Interview with real estate developer, Jim Beers, Washington

Interview with real estate developer, Jim Beers, Washington
18/04/2017 , by , in Interview Old

You’ve been watching the real estate scene for 43 years. How’s it changed?

Most of the real estate development in the 60’s was private development done by such people as Oliver Carr and Charles E. Smith. The developers were mostly local and the capital investment was relatively modest. They would raise money among friends and business associates. There’s been an enormous amount of capital wealth created by successful developers who brought in partners, such as JBG, Carr, Smith and Quadrangle. But the landscape changed gradually as real estate became much more expensive and capital intensive. Washington started attracting large institutional and international investors which, combined with growth in the federal government and related independent businesses attracted more “big money players,” making it more challenging for the small guys.
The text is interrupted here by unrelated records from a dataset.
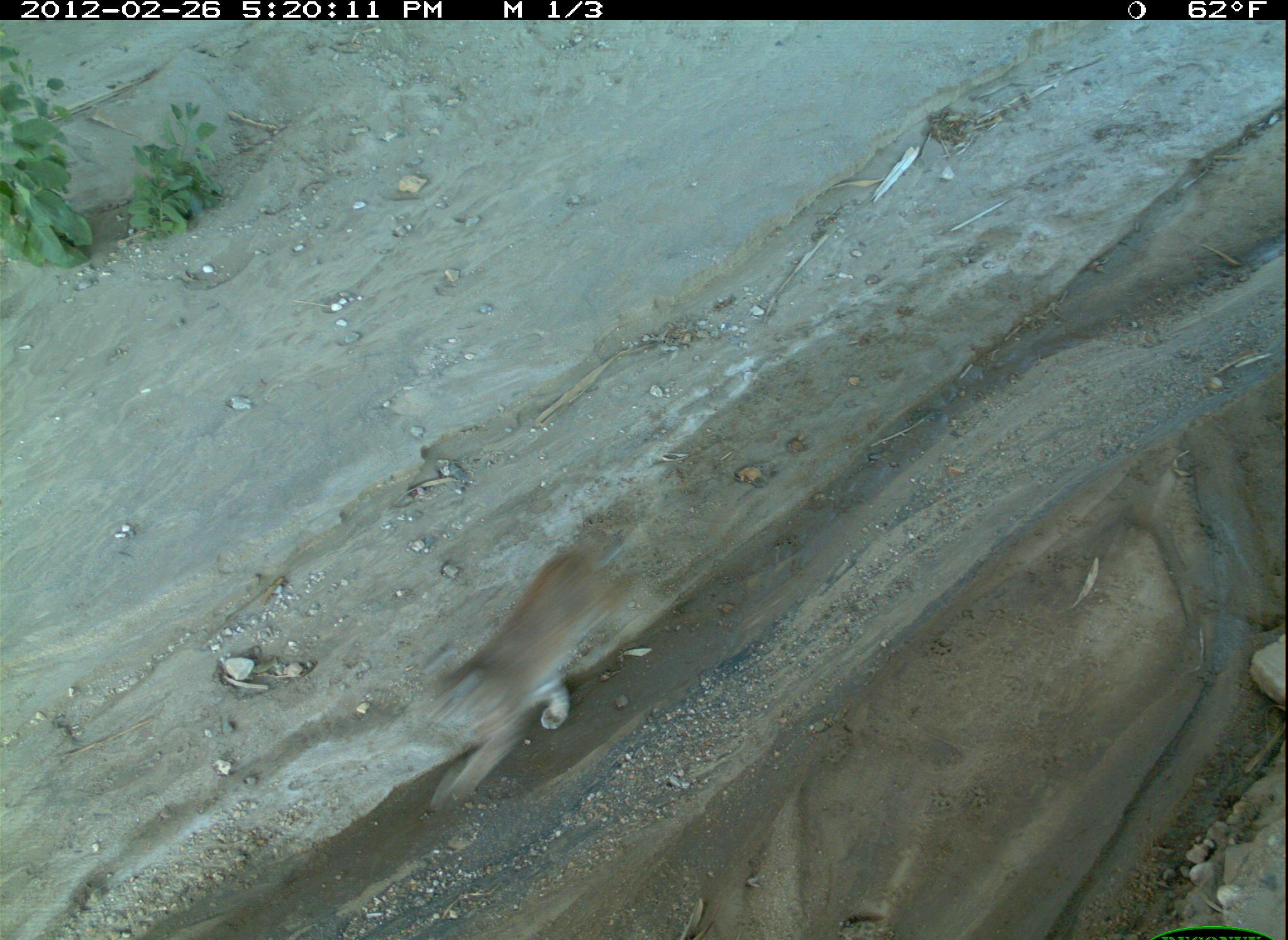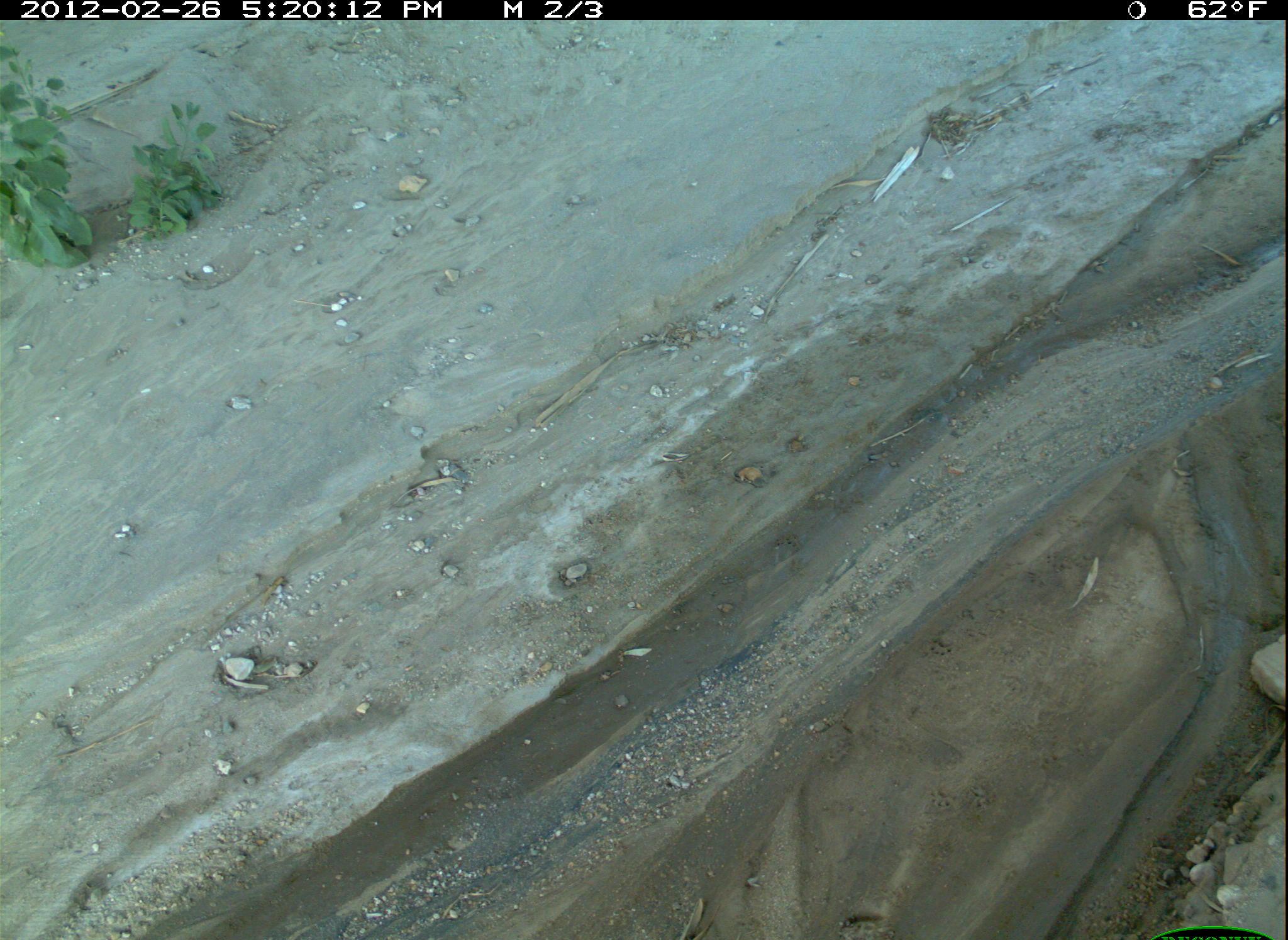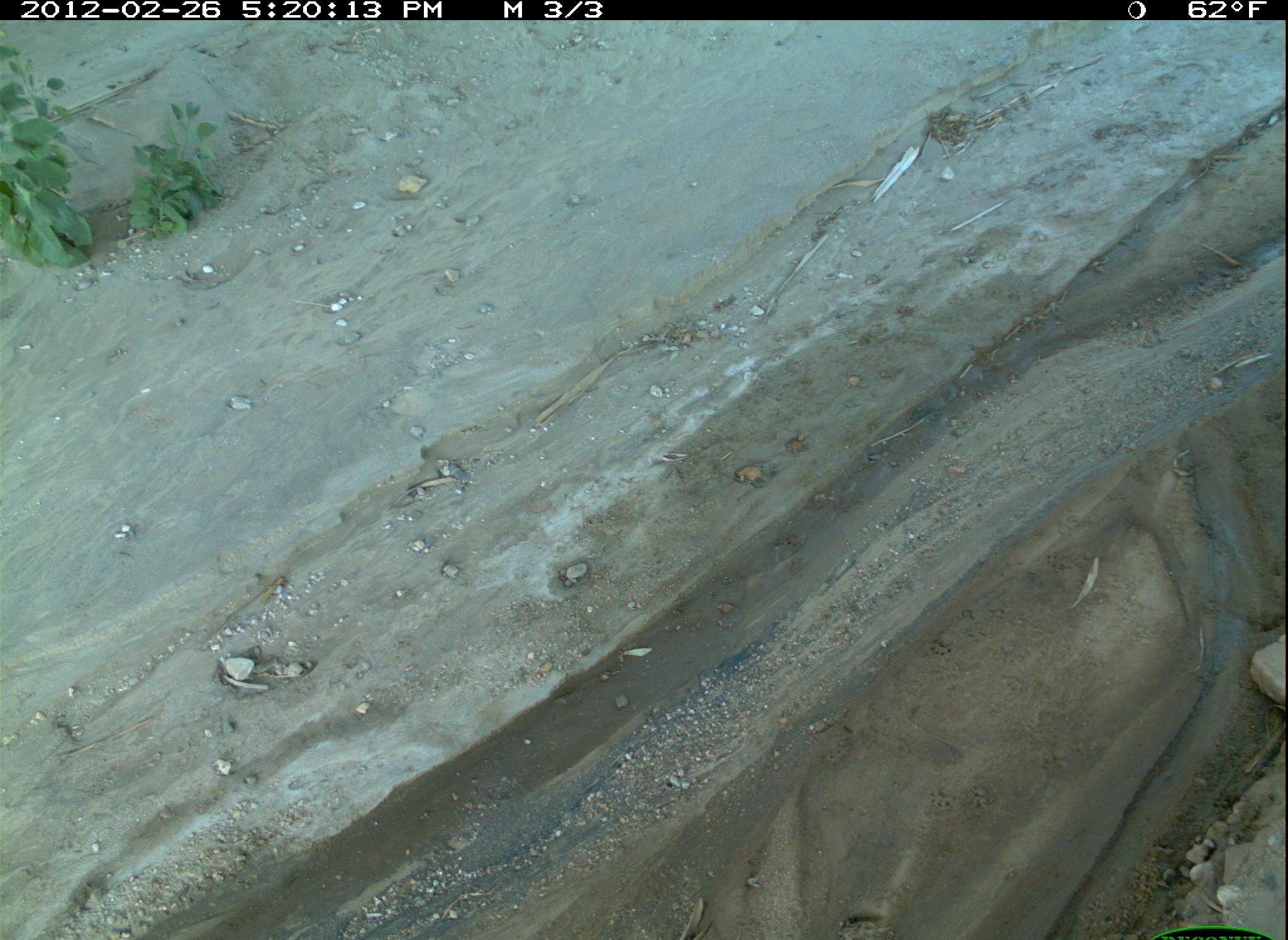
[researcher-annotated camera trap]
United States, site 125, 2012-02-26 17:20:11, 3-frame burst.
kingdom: Animalia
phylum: Chordata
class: Mammalia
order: Carnivora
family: Felidae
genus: Lynx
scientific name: Lynx rufus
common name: bobcat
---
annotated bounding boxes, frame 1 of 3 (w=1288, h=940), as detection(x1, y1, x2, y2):
bobcat: detection(415, 526, 659, 817)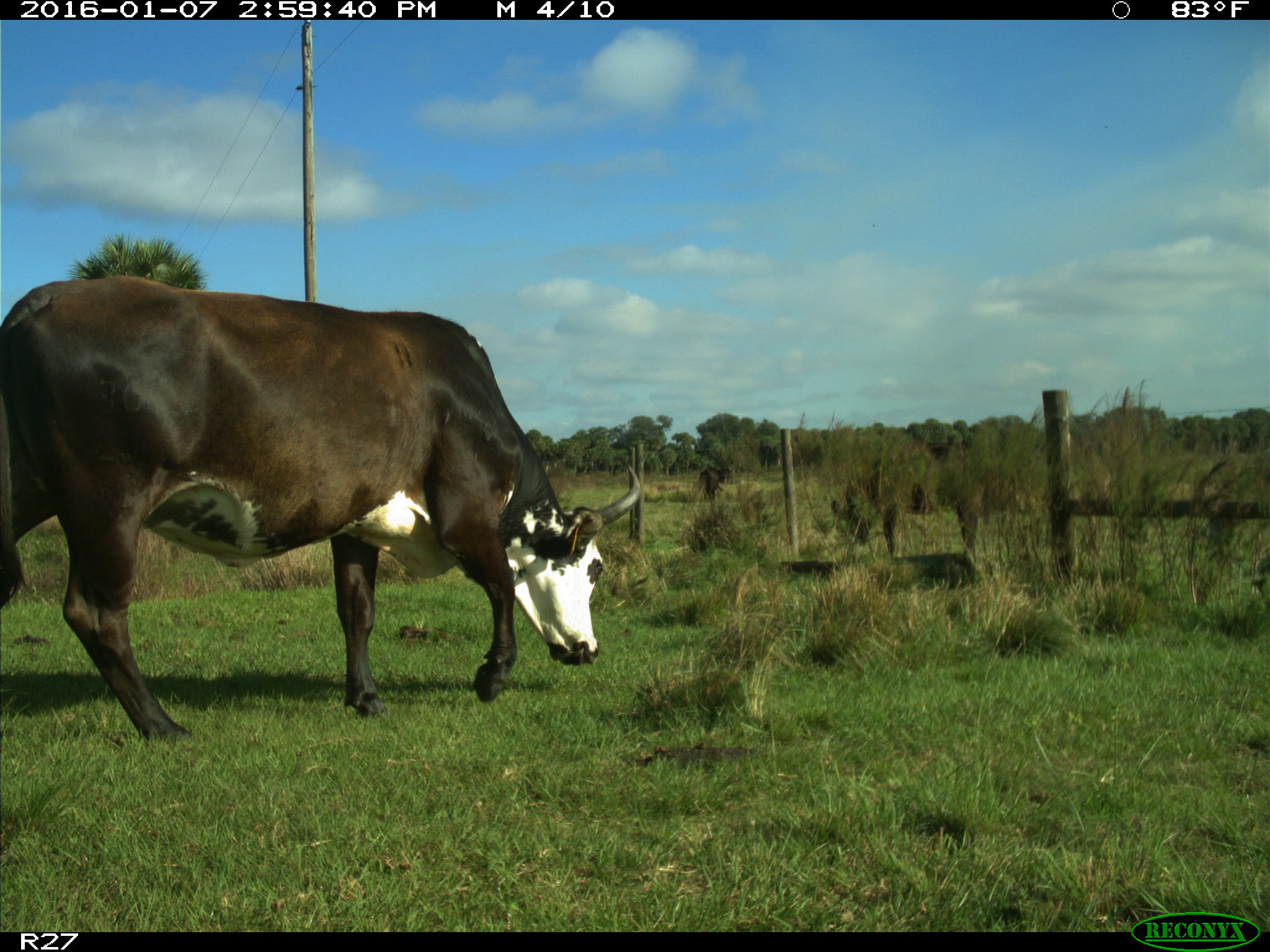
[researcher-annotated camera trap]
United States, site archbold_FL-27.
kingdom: Animalia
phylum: Chordata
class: Mammalia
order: Artiodactyla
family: Bovidae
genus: Bos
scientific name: Bos taurus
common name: domestic cow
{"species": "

Is it harder to be a small real estate entrepreneur now in Washington?

  One of the things you have to do is try to figure out what part of the market the big guys are not playing in. So you can have somebody say, “Okay, I’m going to start off with developments that are in the five to ten million dollar range,” whereas a big company says, “We’ve got a fifty million dollar cutoff because we don’t want to fool around.” It’s just as time-consuming to buy something for five million as 50 million or 200 million, because you still have all the legal work and due diligence. The smaller developers may be more willing to take a risk. I remember when a Watergate building was sold a while back and there was some small environmental risk associated with it. And it was thought to be almost a non-event. But it might take a large developer out of it because they can’t take that risk, so somebody local can step in and say, “I know how to manage that risk.” Then you also see smaller developers who come in and decide to go into an untested market either way out in the suburbs or parts of DC that have not yet been developed and that the big institutions are not interested in. The big guys want to be on K Street, the East End, Tysons Corner or something established. So there are still lots of opportunities for these smart young developers who want to start their own business.

What’s it like to do commercial real estate in Europe compared to America?

Much more lawyer driven.  Horribly so. The transaction costs associated with buying or selling something they call pan-European transactions, among multiple countries, have fees that are way out of proportion to the price by US standards. If something’s worth a hundred million, the fees can be four to five times what you would have in the US. That’s money wasted. It doesn’t create value, it’s simply following all the laws.